╔══

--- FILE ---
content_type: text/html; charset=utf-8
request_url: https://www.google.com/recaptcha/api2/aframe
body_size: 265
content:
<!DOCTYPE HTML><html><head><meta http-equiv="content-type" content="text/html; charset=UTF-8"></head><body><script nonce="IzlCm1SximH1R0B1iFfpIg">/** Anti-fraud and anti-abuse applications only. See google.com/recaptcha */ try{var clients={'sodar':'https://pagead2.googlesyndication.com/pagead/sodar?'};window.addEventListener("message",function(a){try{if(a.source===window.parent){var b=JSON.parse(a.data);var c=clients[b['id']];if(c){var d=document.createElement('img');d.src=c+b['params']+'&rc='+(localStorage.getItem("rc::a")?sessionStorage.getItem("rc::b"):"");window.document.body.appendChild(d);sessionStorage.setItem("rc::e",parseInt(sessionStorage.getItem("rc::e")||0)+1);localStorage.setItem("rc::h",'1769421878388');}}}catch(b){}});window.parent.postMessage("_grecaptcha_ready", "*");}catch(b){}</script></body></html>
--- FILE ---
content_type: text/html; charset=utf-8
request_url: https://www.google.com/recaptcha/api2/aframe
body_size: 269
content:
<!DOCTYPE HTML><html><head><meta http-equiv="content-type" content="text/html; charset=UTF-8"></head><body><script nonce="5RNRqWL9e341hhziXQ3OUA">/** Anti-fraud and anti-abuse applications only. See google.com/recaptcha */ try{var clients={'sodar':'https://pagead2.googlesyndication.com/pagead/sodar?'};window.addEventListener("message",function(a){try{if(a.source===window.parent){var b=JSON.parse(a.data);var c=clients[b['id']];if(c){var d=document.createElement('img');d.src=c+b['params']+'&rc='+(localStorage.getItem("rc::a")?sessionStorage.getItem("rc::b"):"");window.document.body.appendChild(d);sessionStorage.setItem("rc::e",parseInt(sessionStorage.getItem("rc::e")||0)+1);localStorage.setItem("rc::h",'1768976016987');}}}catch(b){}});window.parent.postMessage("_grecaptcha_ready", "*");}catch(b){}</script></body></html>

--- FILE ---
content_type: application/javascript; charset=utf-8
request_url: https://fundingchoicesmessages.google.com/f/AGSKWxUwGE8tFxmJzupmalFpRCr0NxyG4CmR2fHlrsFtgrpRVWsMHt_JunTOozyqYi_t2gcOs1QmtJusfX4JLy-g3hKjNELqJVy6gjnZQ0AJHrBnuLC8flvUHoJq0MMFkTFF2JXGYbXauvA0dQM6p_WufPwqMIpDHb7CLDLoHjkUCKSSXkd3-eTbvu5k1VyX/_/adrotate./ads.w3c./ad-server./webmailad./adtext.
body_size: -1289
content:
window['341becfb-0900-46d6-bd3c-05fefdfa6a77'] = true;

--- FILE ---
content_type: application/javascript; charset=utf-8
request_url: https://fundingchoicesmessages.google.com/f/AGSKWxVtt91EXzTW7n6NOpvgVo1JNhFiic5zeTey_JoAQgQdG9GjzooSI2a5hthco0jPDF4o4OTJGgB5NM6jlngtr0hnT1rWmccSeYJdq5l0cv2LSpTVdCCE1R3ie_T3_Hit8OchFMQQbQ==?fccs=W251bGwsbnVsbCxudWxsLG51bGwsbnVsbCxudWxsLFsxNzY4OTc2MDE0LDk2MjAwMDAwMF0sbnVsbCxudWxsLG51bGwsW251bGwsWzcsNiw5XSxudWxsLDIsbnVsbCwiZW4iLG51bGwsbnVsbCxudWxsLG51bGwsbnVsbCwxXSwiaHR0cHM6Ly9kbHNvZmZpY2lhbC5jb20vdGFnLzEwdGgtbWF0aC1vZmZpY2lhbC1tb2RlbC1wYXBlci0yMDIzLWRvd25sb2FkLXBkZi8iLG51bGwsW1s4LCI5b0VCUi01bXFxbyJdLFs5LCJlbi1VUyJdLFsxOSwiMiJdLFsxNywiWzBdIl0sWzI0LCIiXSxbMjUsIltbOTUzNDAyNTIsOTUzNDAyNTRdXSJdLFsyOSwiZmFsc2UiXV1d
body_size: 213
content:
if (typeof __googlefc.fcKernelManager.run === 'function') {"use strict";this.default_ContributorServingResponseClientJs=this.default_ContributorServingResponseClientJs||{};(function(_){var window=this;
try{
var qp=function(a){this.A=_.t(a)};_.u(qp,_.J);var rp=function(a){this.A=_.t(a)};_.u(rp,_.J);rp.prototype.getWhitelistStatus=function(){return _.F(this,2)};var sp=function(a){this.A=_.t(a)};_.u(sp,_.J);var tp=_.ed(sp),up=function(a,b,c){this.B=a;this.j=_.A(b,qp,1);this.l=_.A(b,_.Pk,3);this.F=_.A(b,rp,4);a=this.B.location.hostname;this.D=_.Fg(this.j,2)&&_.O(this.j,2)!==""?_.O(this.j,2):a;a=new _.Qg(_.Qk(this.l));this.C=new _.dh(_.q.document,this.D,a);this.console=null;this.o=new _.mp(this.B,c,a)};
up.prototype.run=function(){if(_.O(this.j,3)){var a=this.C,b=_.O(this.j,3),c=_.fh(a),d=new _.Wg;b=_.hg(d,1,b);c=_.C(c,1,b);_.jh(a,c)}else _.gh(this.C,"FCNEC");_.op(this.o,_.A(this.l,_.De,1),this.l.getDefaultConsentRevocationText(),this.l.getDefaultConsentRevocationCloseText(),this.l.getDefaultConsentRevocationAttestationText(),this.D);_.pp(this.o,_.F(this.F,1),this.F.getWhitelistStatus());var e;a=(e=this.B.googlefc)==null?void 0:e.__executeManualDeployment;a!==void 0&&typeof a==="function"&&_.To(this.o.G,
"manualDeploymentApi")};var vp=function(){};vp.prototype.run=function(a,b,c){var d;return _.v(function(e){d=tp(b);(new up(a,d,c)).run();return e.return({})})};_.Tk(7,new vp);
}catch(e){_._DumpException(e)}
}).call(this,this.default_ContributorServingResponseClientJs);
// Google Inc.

╚══

- **TASK TO CARRY OUT**: Make an exact copy of the whole listing, so that no line is lost.

- **EXPECTED ANSWER**:
--- FILE ---
content_type: text/html; charset=utf-8
request_url: https://www.google.com/recaptcha/api2/aframe
body_size: 265
content:
<!DOCTYPE HTML><html><head><meta http-equiv="content-type" content="text/html; charset=UTF-8"></head><body><script nonce="IzlCm1SximH1R0B1iFfpIg">/** Anti-fraud and anti-abuse applications only. See google.com/recaptcha */ try{var clients={'sodar':'https://pagead2.googlesyndication.com/pagead/sodar?'};window.addEventListener("message",function(a){try{if(a.source===window.parent){var b=JSON.parse(a.data);var c=clients[b['id']];if(c){var d=document.createElement('img');d.src=c+b['params']+'&rc='+(localStorage.getItem("rc::a")?sessionStorage.getItem("rc::b"):"");window.document.body.appendChild(d);sessionStorage.setItem("rc::e",parseInt(sessionStorage.getItem("rc::e")||0)+1);localStorage.setItem("rc::h",'1769421878388');}}}catch(b){}});window.parent.postMessage("_grecaptcha_ready", "*");}catch(b){}</script></body></html>
--- FILE ---
content_type: text/html; charset=utf-8
request_url: https://www.google.com/recaptcha/api2/aframe
body_size: 269
content:
<!DOCTYPE HTML><html><head><meta http-equiv="content-type" content="text/html; charset=UTF-8"></head><body><script nonce="5RNRqWL9e341hhziXQ3OUA">/** Anti-fraud and anti-abuse applications only. See google.com/recaptcha */ try{var clients={'sodar':'https://pagead2.googlesyndication.com/pagead/sodar?'};window.addEventListener("message",function(a){try{if(a.source===window.parent){var b=JSON.parse(a.data);var c=clients[b['id']];if(c){var d=document.createElement('img');d.src=c+b['params']+'&rc='+(localStorage.getItem("rc::a")?sessionStorage.getItem("rc::b"):"");window.document.body.appendChild(d);sessionStorage.setItem("rc::e",parseInt(sessionStorage.getItem("rc::e")||0)+1);localStorage.setItem("rc::h",'1768976016987');}}}catch(b){}});window.parent.postMessage("_grecaptcha_ready", "*");}catch(b){}</script></body></html>

--- FILE ---
content_type: application/javascript; charset=utf-8
request_url: https://fundingchoicesmessages.google.com/f/AGSKWxUwGE8tFxmJzupmalFpRCr0NxyG4CmR2fHlrsFtgrpRVWsMHt_JunTOozyqYi_t2gcOs1QmtJusfX4JLy-g3hKjNELqJVy6gjnZQ0AJHrBnuLC8flvUHoJq0MMFkTFF2JXGYbXauvA0dQM6p_WufPwqMIpDHb7CLDLoHjkUCKSSXkd3-eTbvu5k1VyX/_/adrotate./ads.w3c./ad-server./webmailad./adtext.
body_size: -1289
content:
window['341becfb-0900-46d6-bd3c-05fefdfa6a77'] = true;

--- FILE ---
content_type: application/javascript; charset=utf-8
request_url: https://fundingchoicesmessages.google.com/f/AGSKWxVtt91EXzTW7n6NOpvgVo1JNhFiic5zeTey_JoAQgQdG9GjzooSI2a5hthco0jPDF4o4OTJGgB5NM6jlngtr0hnT1rWmccSeYJdq5l0cv2LSpTVdCCE1R3ie_T3_Hit8OchFMQQbQ==?fccs=W251bGwsbnVsbCxudWxsLG51bGwsbnVsbCxudWxsLFsxNzY4OTc2MDE0LDk2MjAwMDAwMF0sbnVsbCxudWxsLG51bGwsW251bGwsWzcsNiw5XSxudWxsLDIsbnVsbCwiZW4iLG51bGwsbnVsbCxudWxsLG51bGwsbnVsbCwxXSwiaHR0cHM6Ly9kbHNvZmZpY2lhbC5jb20vdGFnLzEwdGgtbWF0aC1vZmZpY2lhbC1tb2RlbC1wYXBlci0yMDIzLWRvd25sb2FkLXBkZi8iLG51bGwsW1s4LCI5b0VCUi01bXFxbyJdLFs5LCJlbi1VUyJdLFsxOSwiMiJdLFsxNywiWzBdIl0sWzI0LCIiXSxbMjUsIltbOTUzNDAyNTIsOTUzNDAyNTRdXSJdLFsyOSwiZmFsc2UiXV1d
body_size: 213
content:
if (typeof __googlefc.fcKernelManager.run === 'function') {"use strict";this.default_ContributorServingResponseClientJs=this.default_ContributorServingResponseClientJs||{};(function(_){var window=this;
try{
var qp=function(a){this.A=_.t(a)};_.u(qp,_.J);var rp=function(a){this.A=_.t(a)};_.u(rp,_.J);rp.prototype.getWhitelistStatus=function(){return _.F(this,2)};var sp=function(a){this.A=_.t(a)};_.u(sp,_.J);var tp=_.ed(sp),up=function(a,b,c){this.B=a;this.j=_.A(b,qp,1);this.l=_.A(b,_.Pk,3);this.F=_.A(b,rp,4);a=this.B.location.hostname;this.D=_.Fg(this.j,2)&&_.O(this.j,2)!==""?_.O(this.j,2):a;a=new _.Qg(_.Qk(this.l));this.C=new _.dh(_.q.document,this.D,a);this.console=null;this.o=new _.mp(this.B,c,a)};
up.prototype.run=function(){if(_.O(this.j,3)){var a=this.C,b=_.O(this.j,3),c=_.fh(a),d=new _.Wg;b=_.hg(d,1,b);c=_.C(c,1,b);_.jh(a,c)}else _.gh(this.C,"FCNEC");_.op(this.o,_.A(this.l,_.De,1),this.l.getDefaultConsentRevocationText(),this.l.getDefaultConsentRevocationCloseText(),this.l.getDefaultConsentRevocationAttestationText(),this.D);_.pp(this.o,_.F(this.F,1),this.F.getWhitelistStatus());var e;a=(e=this.B.googlefc)==null?void 0:e.__executeManualDeployment;a!==void 0&&typeof a==="function"&&_.To(this.o.G,
"manualDeploymentApi")};var vp=function(){};vp.prototype.run=function(a,b,c){var d;return _.v(function(e){d=tp(b);(new up(a,d,c)).run();return e.return({})})};_.Tk(7,new vp);
}catch(e){_._DumpException(e)}
}).call(this,this.default_ContributorServingResponseClientJs);
// Google Inc.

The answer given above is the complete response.